I was encouraged as we spoke about sharing best practices, collaborating, and the possibility of adopting a common set of student learning outcomes that are global in nature and that student affairs can help students acquire, such as those “soft skills” that are becoming more critical than ever in a global and transnational environment.

Stay tuned for more news on the IASAS–NASPA Global Summit as the proceedings and summaries from the gathering are finalized.

Ambassadors…to China, faculty, and beyond…

Some people can’t write because they have what is called “writers’ block.” Fortunately, this is not a problem for me. I have so much I want to write about that it takes me a while to decide on what not to write about. Returning from a two-week visit to China, I have enough material to write about for some time, but I fear I might bore you, so I’ll just give you a taste.

Over the past weeks, I was fortunate to be among colleagues who participated as presenters in the Macau Student Affairs Institute, which was open to student affairs practitioners from all over China. It is believed to be the first such institute of its kind in China. A colleague created the curriculum and invited many colleagues you know (I won’t call names because these folks have not consented to be subjects in my blog) to do a series of workshops for the participants from China.

I learned an inordinate amount about student affairs in China, both from the institute and from my subsequent visits to Hong Kong, Guangzhou, and Shanghai as “Ambassador for NASPA”, as the Chinese dubbed me.

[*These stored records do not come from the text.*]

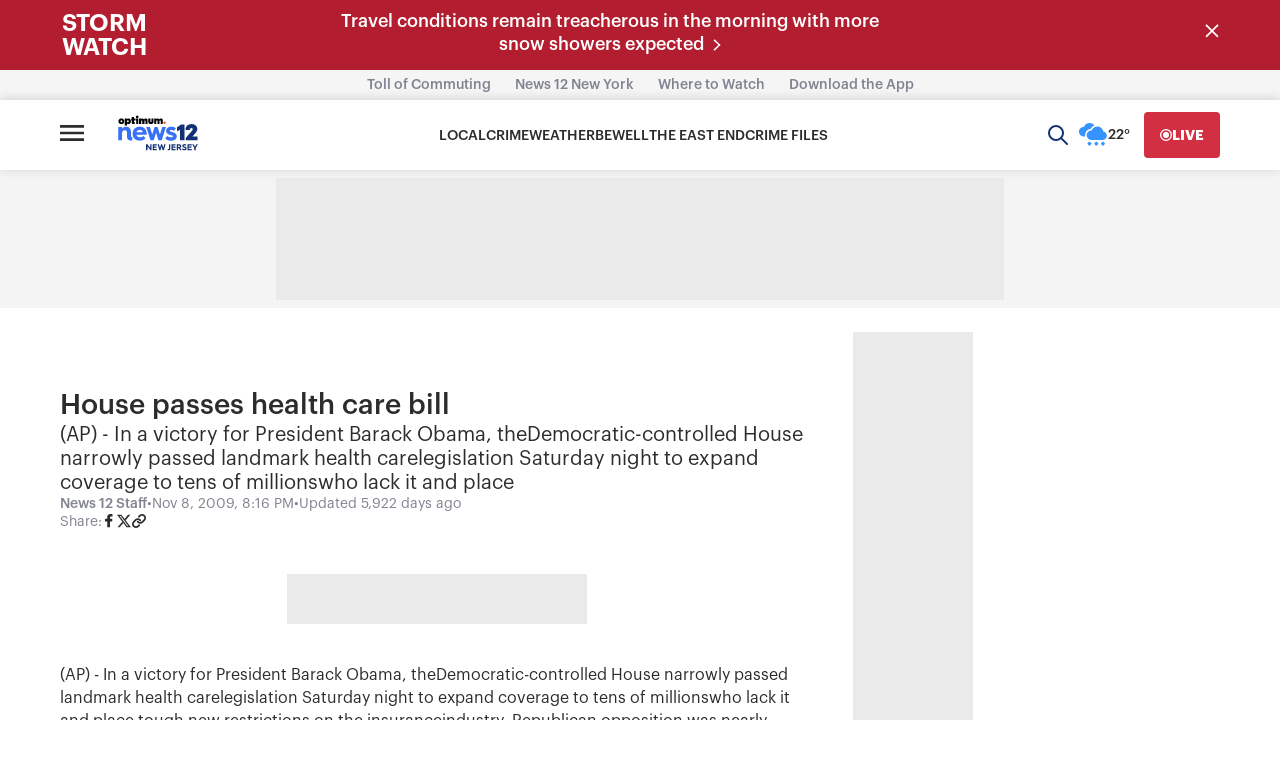

--- FILE ---
content_type: application/javascript; charset=utf-8
request_url: https://fundingchoicesmessages.google.com/f/AGSKWxVFO87eFQJkEq88rtORXsJclfAVsBkO-GYh4tAj5yA6DmhyZZ-SY4zxH6_yN4vcr_Y997HZEunne7JPxUn-0UWqTQucV-5u22MF66homOZ215tQoevuG_zNrbIp7LnzypNAj_gUN-2_TLW5ZMIgOZwM_u66kRIIy4n6X8o6iNvghOMxomEn5k8q6ms=/_/ads/acctid=/ads_view.?framId=ad_/jqueryadvertising./adserver3.
body_size: -1288
content:
window['f5390147-e418-495a-8c50-ed0a8421fd6b'] = true;

--- FILE ---
content_type: text/plain;charset=UTF-8
request_url: https://c.pub.network/v2/c
body_size: -266
content:
fdcce731-ccfb-45c6-970d-01ab5283811a

--- FILE ---
content_type: text/plain;charset=UTF-8
request_url: https://c.pub.network/v2/c
body_size: -114
content:
7a1f5add-502a-4ee2-8f15-2a581a8ce04a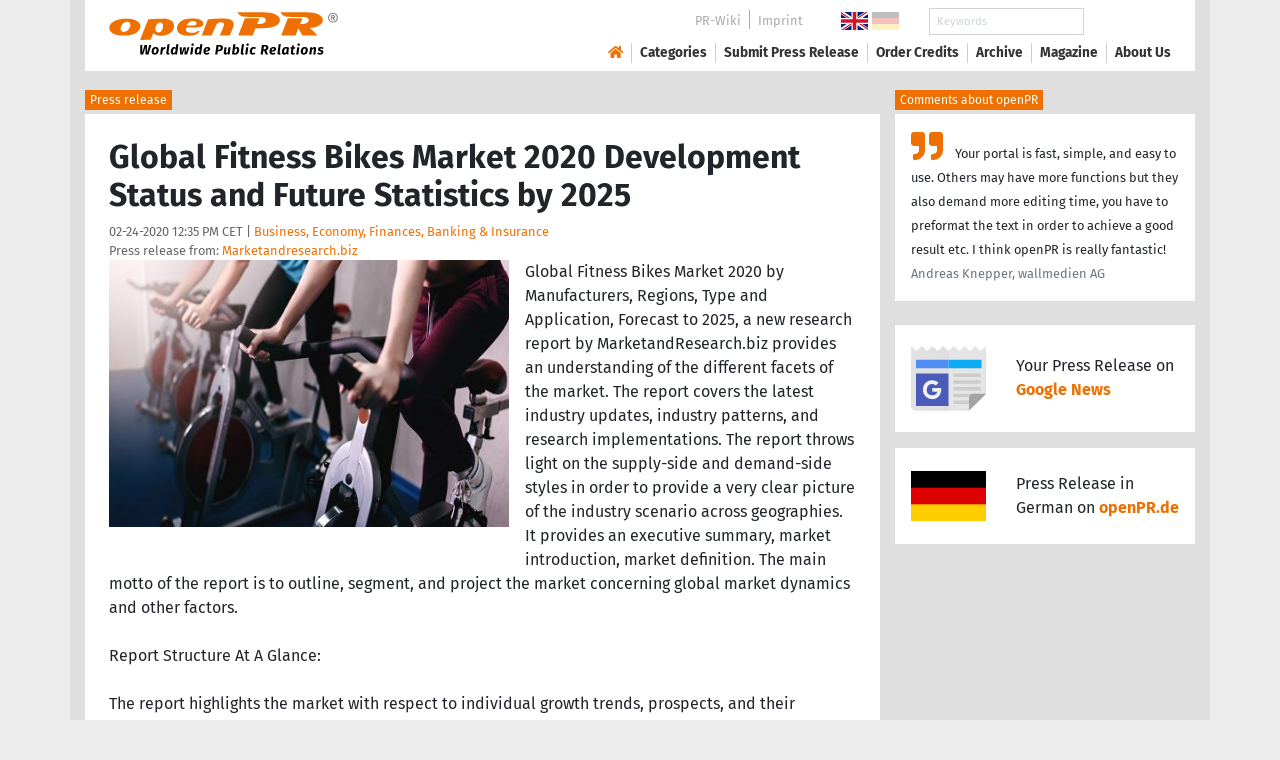

--- FILE ---
content_type: image/svg+xml
request_url: https://www.openpr.com/fx/flagge-uk.svg
body_size: 104
content:
<?xml version="1.0" encoding="UTF-8" standalone="no"?>
<svg xmlns="http://www.w3.org/2000/svg" viewBox="0 0 45 30" width="900" height="600">
<clipPath id="t">
	<path d="M22.5,15 h22.5 v15 z v15 h-22.5 z h-22.5 v-15 z v-15 h22.5 z"/>
</clipPath>
<path d="M0,0 v30 h45 v-30 z" fill="#00247d"/>
<path d="M0,0 L45,30 M45,0 L0,30" stroke="#fff" stroke-width="6"/>
<path d="M0,0 L45,30 M45,0 L0,30" clip-path="url(#t)" stroke="#cf142b" stroke-width="4"/>
<path d="M22.5,0 v30 M0,15 h45" stroke="#fff" stroke-width="10"/>
<path d="M22.5,0 v30 M0,15 h45" stroke="#cf142b" stroke-width="6"/>
</svg>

I was truly impressed by the institute participants because they were eager and attentive learners from the beginning to the very end of the two-day workshop in which I participated. They were active learners and they have adopted what they call “total student development.” What I envied was the interest of faculty in student affairs work. The institute included professors from law, psychology, and information technology, all of whom were eager to learn how best to help students reach their maximum potential. It was terrific to have faculty and student affairs staff all working together to support students.

I’m encouraged by my recent experiences with faculty wanting to educate and support the whole student. The day before I left for China, I was making a presentation, along with a former MUFP alum of whom I am so proud, to veterinary medical education doctors about seeing their students through the lens of student affairs. They, too, were eager to support students and to learn what it means to view students from a holistic perspective.

I think our next frontier is to engage with faculty directly in professional development that has heretofore been reserved for educators who claim student affairs as their field. Student affairs practitioners are educators primarily outside the classroom. Why not be ambassadors to academic affairs, working with faculty to use the lens of student affairs in their teaching inside the classroom?